Sevgili dostlar, değerli arkadaşlar kimse bizim kadar Öcalan ve PKK'sının gazabına uğramadı. Acısı büyük olanın, kavgası da onuru da büyük olur. Biz bunun bilincindeyiz. Ama siz de lütfen hem bizi anlayın hem de bir değer olun, değerler yaratın ve sizin de bir uzun çizginiz olsun. Biz bir anlamıyla artık yarım insan sayılırız. Yeniden bu işin liderliğine oynama güç ve takatimiz belki yok. Böyle bir amacımız da yok. Lakin Ankara PKK'si ve Öcalan'a ne kadar karşı isek, bir o kadar da ayakta ölümü karşılayan liderlerin anısına ve onların yarattığı mirasının da sahipleriyiz. Elbette onları da koruyup kollayacağız. Bu anlamıyla, en alt düzeyde bile olsa; düşmana yan bakan her Kürd insanı bizim dostumuzdur."
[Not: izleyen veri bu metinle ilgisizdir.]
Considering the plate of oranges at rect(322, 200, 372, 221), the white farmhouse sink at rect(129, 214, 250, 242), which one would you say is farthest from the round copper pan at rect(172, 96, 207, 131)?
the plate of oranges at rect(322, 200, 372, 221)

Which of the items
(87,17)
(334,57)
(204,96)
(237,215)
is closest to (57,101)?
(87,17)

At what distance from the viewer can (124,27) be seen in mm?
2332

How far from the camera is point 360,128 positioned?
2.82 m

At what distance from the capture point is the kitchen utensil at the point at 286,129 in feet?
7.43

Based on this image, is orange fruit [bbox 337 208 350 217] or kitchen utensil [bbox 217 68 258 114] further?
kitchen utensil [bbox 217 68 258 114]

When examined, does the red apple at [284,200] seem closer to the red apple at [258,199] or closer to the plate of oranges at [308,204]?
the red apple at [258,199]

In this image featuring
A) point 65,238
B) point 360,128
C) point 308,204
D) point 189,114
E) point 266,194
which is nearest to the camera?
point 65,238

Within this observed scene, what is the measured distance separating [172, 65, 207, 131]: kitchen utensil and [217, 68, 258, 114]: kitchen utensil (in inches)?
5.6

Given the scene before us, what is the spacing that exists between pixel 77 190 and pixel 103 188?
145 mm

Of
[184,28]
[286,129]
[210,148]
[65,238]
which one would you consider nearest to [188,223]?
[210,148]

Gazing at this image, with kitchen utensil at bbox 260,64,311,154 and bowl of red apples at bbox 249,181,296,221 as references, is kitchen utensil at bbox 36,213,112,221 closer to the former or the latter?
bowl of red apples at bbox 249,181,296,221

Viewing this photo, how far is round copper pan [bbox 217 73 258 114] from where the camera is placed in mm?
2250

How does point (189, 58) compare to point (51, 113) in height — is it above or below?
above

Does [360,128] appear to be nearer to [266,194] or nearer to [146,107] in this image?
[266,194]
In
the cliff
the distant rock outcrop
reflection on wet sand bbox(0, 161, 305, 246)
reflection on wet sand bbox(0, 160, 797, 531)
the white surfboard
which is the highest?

yazisini okurken sayin hasan bildiricinin PSK ve PKK baslikli yazisindan su paragrafi aktarmak istiyorum
"Ben başından beri, PKK'yi dengeleyecek ve onunla yarışacak başka bir Kürt partisinin güçlenmesini savundum. Ama olmadı. Olmuyor. Sanırım yorulan, ayrılan ve PKK'den uzaklaştırılanlardan PKK büyüklüğünde iki örgüt çıkar. Ama PKK böyle yapmadı. Kendisine yakın olabilecek, yarışabilecek ve bazen de dayanışma içinde olacak başka bir yapılanmanın yanı başında boy vermesini istemedi. İsteseydi, PKK'nin kendisi karlı çıkardı. Tıpkı Güney Kürdistan'da KDP ve YNK'nin olması gibi... Kim bilir, ileri bir aşamada, belki ortaya çıkan koşullara göre, aynı halk cephesi içinde yer alan iki tür PKK çıkar ortaya... Birincisi, bugünkü görüşleri savunur... Özerk Kürdistan, Demokratik cumhuriyet... Diğer güç de bağımsızlık yanlılarından oluşur... Bir hayal mi, bilmiyorum."
üst düzeyde bulunan sayin Fuad Cavgun,¨"en alt düzeyde bile olsa; düşmana yan bakan her Kürd insanı bizim dostumuzdur."derken sunuda söylemeyi ihmal etmiyor:
"Sevgili dostlar, değerli arkadaşlar kimse bizim kadar Öcalan ve PKK'sının gazabına uğramadı. Acısı büyük olanın, kavgası da onuru da büyük olur. Biz bunun bilincindeyiz. Ama siz de lütfen hem bizi anlayın hem de bir değer olun, değerler yaratın ve sizin de bir uzun çizginiz olsun. Biz bir anlamıyla artık yarım insan sayılırız. Yeniden bu işin liderliğine oynama güç ve takatimiz belki yok. Böyle bir amacımız da yok. Lakin Ankara PKK'si ve Öcalan'a ne kadar karşı isek, bir o kadar da ayakta ölümü karşılayan liderlerin anısına ve onların yarattığı mirasının da sahipleriyiz. Elbette onları da koruyup kollayacağız"
Kendi disindaki Kürdistani hareketlere,sahsiyetlere hep yan bakan PKK ve yandaslari,soruyu biz kürdlerden su sekiliylen isitseler cevaplari ne olacaktir.
Eger ,bugüne kadar PKK Küzeyli Kürdlere vede kendi icindeki "muhaliflere"karsi verdikleri mücadeleyi,TC devletine karsi vermis olsalardi Küzey Kürdistanda cok olumlu gelismeler olacakti.
Düsmana yan bakarken ,birde dik durmak gerekir.Kendi karanlik gercegine dik duramayanlarin her söylemleri bir egretidir.